The European Central Bank has signaled a rate increase up to 3.75 percent if the official price of the coin rises by 0.25 points. This marks a fresh blow for homeowners with variable-rate mortgages or for those currently shopping for a loan to buy a home. Markets initially hesitated with a slight dip, but this rate hike in the financial sector is generally seen as a natural step. Euribor is expected to remain on a roughly 4 percent trajectory, which adds pressure to household budgets across many families.
In Alicante, where the average mortgage hovers around 105,000 euros according to the latest INE data, residents facing a rate review will pay about 208 euros more next month compared with last year. If the rate were calculated against the minimum Euribor level from December 2021, the increase would reach 232 euros. In practical terms, this means roughly 2,800 euros more per year, highlighting one of the biggest burdens many households are currently bearing.
Considering the typical loan size, a 25-year term, and a 1 percent rate difference, the average mortgage holder could see payments exceed 600 euros from May onward. That amount is already becoming difficult for many homes to absorb.
As a result, many households are exploring ways to soften these increases. Options include partial debt relaxation, renegotiating loan terms with banks, or transferring the loan to a different lender, possibly through a remortgage to cancel the previous loan.
A building under construction in Benidorm, archive. david revenge
From the iAhorro portal, lenders currently guarantee up to 40 percent of operations, which already aligns with the second scenario. With customers seeking cheaper mortgages to escape harsher terms, the process is not easy for many workers.
Laura Martinez, a spokesperson from the comparator, notes that most fixed-rate loans signed recently carry rates around 3 percent. But those were negotiated a few months ago.

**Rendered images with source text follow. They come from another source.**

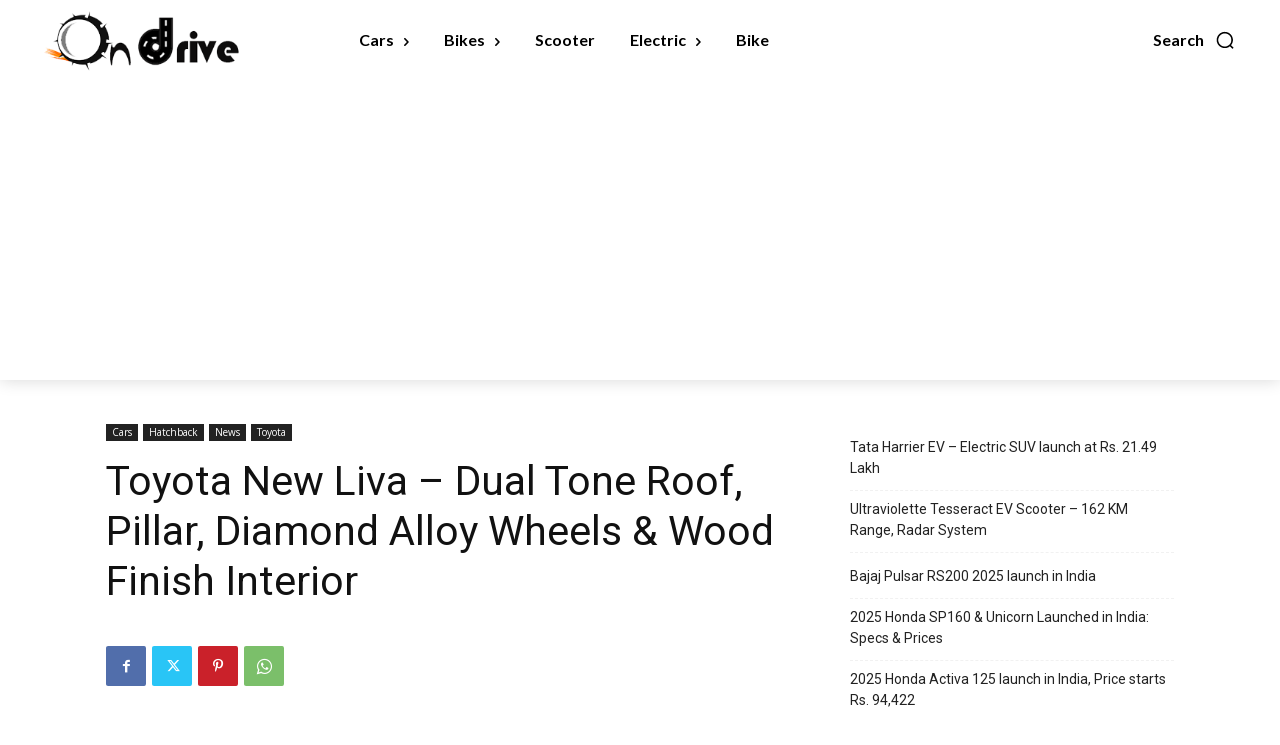

--- FILE ---
content_type: text/html; charset=utf-8
request_url: https://www.google.com/recaptcha/api2/aframe
body_size: 266
content:
<!DOCTYPE HTML><html><head><meta http-equiv="content-type" content="text/html; charset=UTF-8"></head><body><script nonce="2Edy2p57ZteCwDPd-SZgGw">/** Anti-fraud and anti-abuse applications only. See google.com/recaptcha */ try{var clients={'sodar':'https://pagead2.googlesyndication.com/pagead/sodar?'};window.addEventListener("message",function(a){try{if(a.source===window.parent){var b=JSON.parse(a.data);var c=clients[b['id']];if(c){var d=document.createElement('img');d.src=c+b['params']+'&rc='+(localStorage.getItem("rc::a")?sessionStorage.getItem("rc::b"):"");window.document.body.appendChild(d);sessionStorage.setItem("rc::e",parseInt(sessionStorage.getItem("rc::e")||0)+1);localStorage.setItem("rc::h",'1768692823777');}}}catch(b){}});window.parent.postMessage("_grecaptcha_ready", "*");}catch(b){}</script></body></html>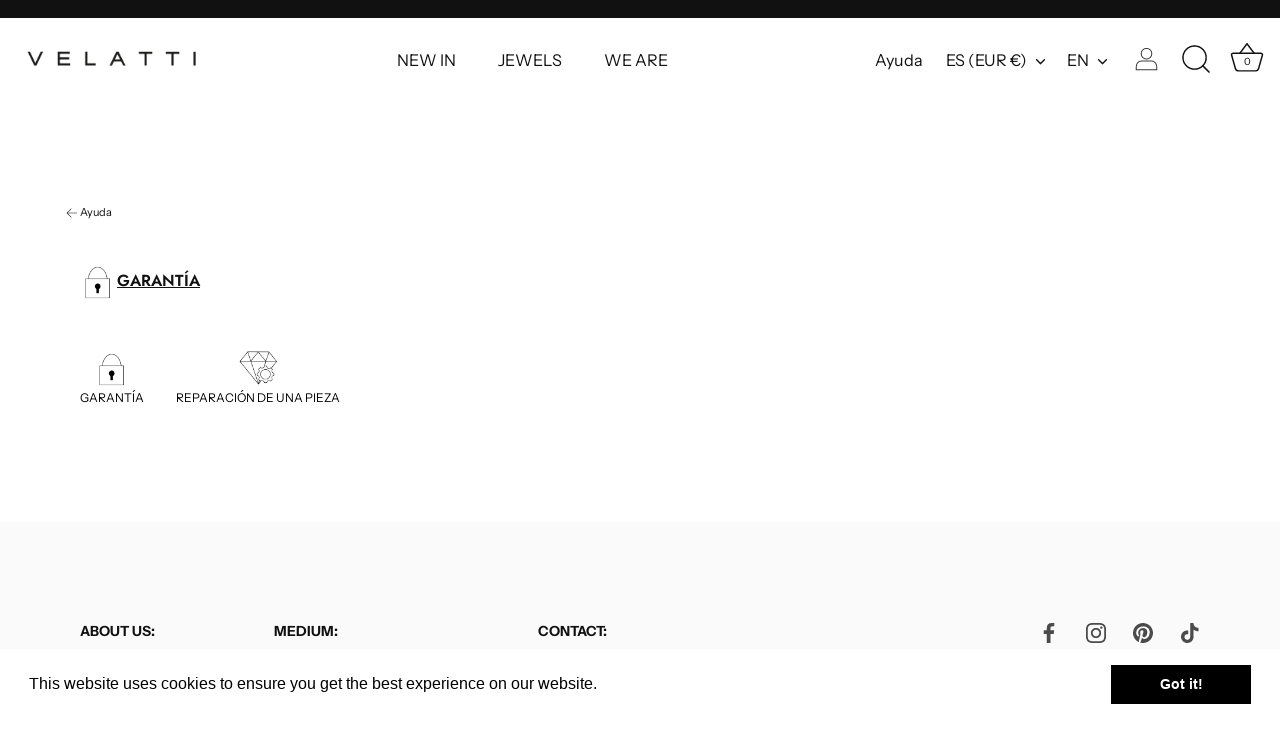

--- FILE ---
content_type: text/css
request_url: https://velatti.com/cdn/shop/t/5/assets/faq-style.css?v=160987501575863546791658131105
body_size: -6
content:
*,:after,:before{box-sizing:border-box}.faq-tab-container{width:90%;margin:100px auto}.tab{overflow:hidden;display:flex;flex-wrap:wrap}.tab button,.tab2 button{background-color:inherit;float:left;border:none;outline:none;cursor:pointer;padding:14px 16px;transition:.3s;font-size:17px;display:flex;flex-direction:column;justify-content:center;align-items:center;gap:10px;flex-wrap:wrap;color:#000}.tab button:hover{opacity:.5;transition:all ease-in .3s}.tab button.active{border-bottom:1px solid #000000;transition:all .3s ease-out}.tabcontent{display:none;padding:15px 12px;flex-direction:column;justify-content:center;width:80%;font-size:12px;line-height:1.7}.tablinks span,.tablinks img{pointer-events:none;font-size:12px}h3{display:flex;align-items:center;font-size:16px;gap:10px}.faq-header{margin:35px 15px;text-decoration:underline}.mobile-viewport-container img,.faq-header-img{width:38px;height:38px}.tabcontent img{width:25px;height:24px}.tabcontent a{cursor:pointer;color:#d66!important}.tabcontent span{display:inline-block;margin:0 10px;cursor:pointer}.tab2{display:none}.back-icon{width:16px}.back-icon-text{font-size:11px}.back-icon-container{display:flex;gap:5px;align-items:center}.back-icon-link{display:inline-block;cursor:pointer}.faq-items-conditions{list-style-type:square}.faq-items-conditions li,.faq-item-bold-text{padding:5px 0;font-weight:600}@media screen and (max-width: 768px){.faq-tab-container{width:100%}.tab{display:flex;flex-direction:column;flex:1}.tabcontent{padding:0 12px;flex-direction:column;justify-content:center;width:100%}.mobile-viewport-container{display:flex}.mobile-viewport-container-tabcontent{flex:2;margin:0 10px}.tab button{flex-direction:row;font-size:10px;padding:14px 5px}.tab button span:after{content:" \2192";font-size:15px}.tab button img{display:none}.tab button.active{background-color:#000!important;color:#fff!important;opacity:1;transition:all .3s ease-out;border:none}.tablinks span{line-height:1.5}.faq-contact{width:35%;z-index:-1}}.tabcontent.tabcontent-map{width:100%}#table{border-collapse:collapse;width:100%}#table td,#table th,tr{border:1px solid #dddddd;text-align:left;padding:8px}#table th:nth-child(odd){background-color:#ddd}
/*# sourceMappingURL=/cdn/shop/t/5/assets/faq-style.css.map?v=160987501575863546791658131105 */


--- FILE ---
content_type: text/javascript
request_url: https://cdn.shopify.com/s/javascripts/currencies.js?v=0.7867938530936036
body_size: 932
content:
var Currency={rates:{USD:1,EUR:1.16093,GBP:1.33813,CAD:.719948,ARS:693441e-9,AUD:.670143,BRL:.186276,CLP:.00113261,CNY:.143562,CYP:.397899,CZK:.0478192,DKK:.155378,EEK:.0706676,HKD:.128251,HUF:.00301293,ISK:.00794029,INR:.0110669,JMD:.00633148,JPY:.00630555,LVL:1.57329,LTL:.320236,MTL:.293496,MXN:.0566364,NZD:.574329,NOK:.0989111,PLN:.27564,SGD:.776403,SKK:21.5517,SIT:175.439,ZAR:.0611717,KRW:680315e-9,SEK:.108494,CHF:1.2446,TWD:.0316683,UYU:.0258382,MYR:.246636,BSD:1,CRC:.00202582,RON:.228094,PHP:.0168187,AED:.272294,VEB:294849e-16,IDR:592178e-10,TRY:.0231067,THB:.0318434,TTD:.147281,ILS:.318003,SYP:.00903769,XCD:.369327,COP:271297e-9,RUB:.0127812,HRK:.154082,KZT:.00195623,TZS:397583e-9,XPT:2400.22,SAR:.266667,NIO:.0271859,LAK:462686e-10,OMR:2.59781,AMD:.0026441,CDF:438357e-9,KPW:.00111112,SPL:6,KES:.00775283,ZWD:.00276319,KHR:248569e-9,MVR:.0646881,GTQ:.130429,BZD:.496619,BYR:344832e-10,LYD:.184176,DZD:.00767272,BIF:337834e-9,GIP:1.33813,BOB:.144638,XOF:.00176982,STD:469535e-10,NGN:702627e-9,PGK:.234237,ERN:.0666667,MWK:576901e-9,CUP:.0416872,GMD:.0135698,CVE:.010528,BTN:.0110669,XAF:.00176982,UGX:281236e-9,MAD:.108341,MNT:280665e-9,LSL:.0611717,XAG:91.4124,TOP:.417468,SHP:1.33813,RSD:.00989152,HTG:.00763418,MGA:215254e-9,MZN:.0156464,FKP:1.33813,BWP:.0731738,HNL:.037869,PYG:14998e-8,JEP:1.33813,EGP:.0211693,LBP:111227e-10,ANG:.554875,WST:.362247,TVD:.670143,GYD:.00478093,GGP:1.33813,NPR:.00691358,KMF:.00235976,IRR:939684e-12,XPD:1812.86,SRD:.026155,TMM:571843e-10,SZL:.0611717,MOP:.124516,BMD:1,XPF:.00972858,ETB:.00642604,JOD:1.41044,MDL:.0585796,MRO:.0025029,YER:.00419433,BAM:.593573,AWG:.558659,PEN:.297604,VEF:294702e-13,SLL:437532e-10,KYD:1.20336,AOA:.00108902,TND:.345096,TJS:.107382,SCR:.0676425,LKR:.00323202,DJF:.0056179,GNF:114189e-9,VUV:.00824947,SDG:.00166666,IMP:1.33813,GEL:.371273,FJD:.438722,DOP:.0157004,XDR:1.36416,MUR:.0216497,MMK:476184e-9,LRD:.00553809,BBD:.5,ZMK:502507e-10,XAU:4610.22,VND:380699e-10,UAH:.0230074,TMT:.285921,IQD:763299e-9,BGN:.593573,KGS:.011433,RWF:686303e-9,BHD:2.65957,UZS:835208e-10,PKR:.00357263,MKD:.018863,AFN:.0152601,NAD:.0611717,BDT:.00817769,AZN:.588253,SOS:.00176347,QAR:.274725,PAB:1,CUC:1,SVC:.114286,SBD:.123196,ALL:.0120105,BND:.776403,KWD:3.25229,GHS:.0925361,ZMW:.0502507,XBT:94440,NTD:.0337206,BYN:.344832,CNH:.143611,MRU:.025029,STN:.0469535,VES:.00294702,MXV:.488693,VED:.00294702,SLE:.0437532,XCG:.554875,SSP:218606e-9},convert:function(amount,from,to){return amount*this.rates[from]/this.rates[to]}};
//# sourceMappingURL=/s/javascripts/currencies.js.map?v=0.7867938530936036


--- FILE ---
content_type: text/javascript
request_url: https://velatti.com/cdn/shop/t/5/assets/faq-app.js?v=73178701989627295451654681557
body_size: -682
content:
function openTab(event, tabNum) {
	var i, tabcontent, tablinks;
	tabcontent = document.getElementsByClassName('tabcontent');
	for (i = 0; i < tabcontent.length; i++) {
		tabcontent[i].style.display = 'none';
	}
	tablinks = document.getElementsByClassName('tablinks');
	for (i = 0; i < tablinks.length; i++) {
		tablinks[i].className = tablinks[i].className.replace(' active', '');
	}
	document.getElementById(tabNum).style.display = 'flex';
	event.currentTarget.className += ' active';
}


--- FILE ---
content_type: image/svg+xml
request_url: https://velatti.com/cdn/shop/t/5/assets/back.svg?v=128348345268500985471654681259
body_size: -673
content:
<svg class="help-view__back-arrow" viewBox="0 0 24 24" xmlns="http://www.w3.org/2000/svg"><path d="M4.5 11.625h15v.75h-15v-.75z"></path><path d="M10.646 5.146l.708.708L5.207 12l6.147 6.146-.707.708L3.792 12l6.853-6.854z"></path></svg>

--- FILE ---
content_type: image/svg+xml
request_url: https://velatti.com/cdn/shop/t/5/assets/mi_cuenta.svg?v=114825587692501571851654761590
body_size: -501
content:
<svg xmlns="http://www.w3.org/2000/svg" width="30" height="30" viewBox="0 0 30 30">
    <g fill="#3A3A3A" fill-rule="nonzero">
        <path d="M15 14a5 5 0 1 0 0-10 5 5 0 0 0 0 10zm0 1a6 6 0 1 1 0-12 6 6 0 0 1 0 12zM25 25v-3a5 5 0 0 0-5-5H10a5 5 0 0 0-5 5v3h20zm1 1H4v-4a6 6 0 0 1 6-6h10a6 6 0 0 1 6 6v4z"></path>
    </g>
</svg>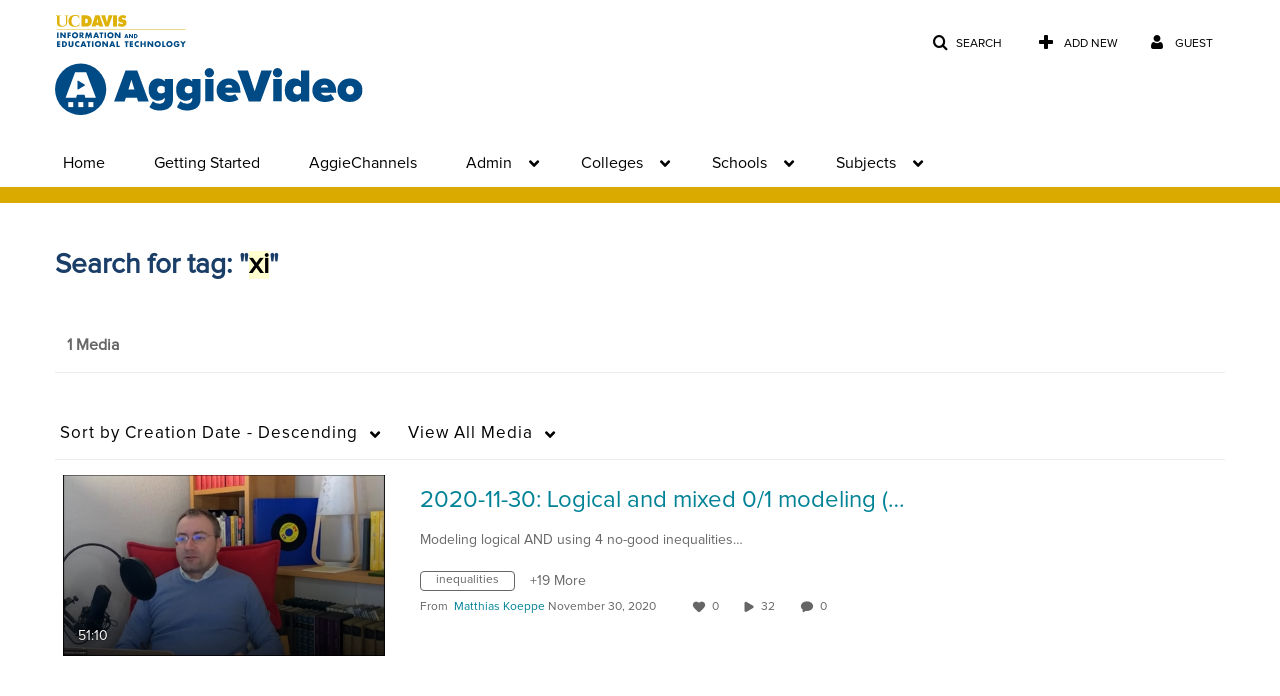

--- FILE ---
content_type: text/plain;charset=UTF-8
request_url: https://video.ucdavis.edu/user/get-details?format=ajax&_=1769414765933
body_size: 475
content:
{"content":[{"target":"#userMobileMenuDisplayName, #userMenuDisplayName","action":"replace","content":"Guest"}],"script":"$(\"body\").trigger(\"userDetailsPopulated\");;document.querySelector(\"meta[name=xsrf-ajax-nonce]\").setAttribute(\"content\", \"[base64]\");"}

Anyone seeking new offers today faces rates near 4 percent, she says. Regarding loan variants, differences have narrowed to below 0.5 percent, yet given Euribor’s current trajectory these options remain more expensive than their predecessors.
Demand for loans and mortgages plunges the fastest since the financial crisis
The market is tilting toward mixed mortgage structures as a practical alternative. One option combines a fixed-rate initiation period with a later phase that can range from three years to half the loan’s life. Martínez, who has popularized this approach, explains that shorter fixed tranches bring lower initial interest rates, sometimes around 2 percent in best cases, but such deals may represent roughly half of all transactions.
more demanding requirements
Beyond the economics, lenders have tightened the conditions for approving loans. Miquel Riera from Help My Cash notes that as borrowing costs rise, lenders scrutinize applicants more strictly. Stable employment, higher income, and the ability to repay the same amount without financing more than 80 percent of the property value become more important. In several cases, applications are rejected outright.
Latest INE data for January and February show 3,323 new mortgages in the Alicante province, an 8.5 percent rise from the previous year. Riera cautions that INE data comes from the Property Register and often reflects deals signed months earlier. He points to the latest figures from the Council of Notaries, which indicate a 26 percent drop in new housing loan signings nationwide, suggesting that the real situation may be closer to the broader national reality.
A premium difference up to 1 percent is possible for loyal customers. While Euribor has tightened overall credit conditions, falling demand has pushed lenders to compete more aggressively for borrowers considered reliable. Civil servants and workers in sectors with lower unemployment and higher incomes may see offers up to 1 percent lower than the general rate. For example, fixed-rate mortgages around 3 percent annual interest are among the favorable options available to a subset of borrowers, even as rates rise for the market at large.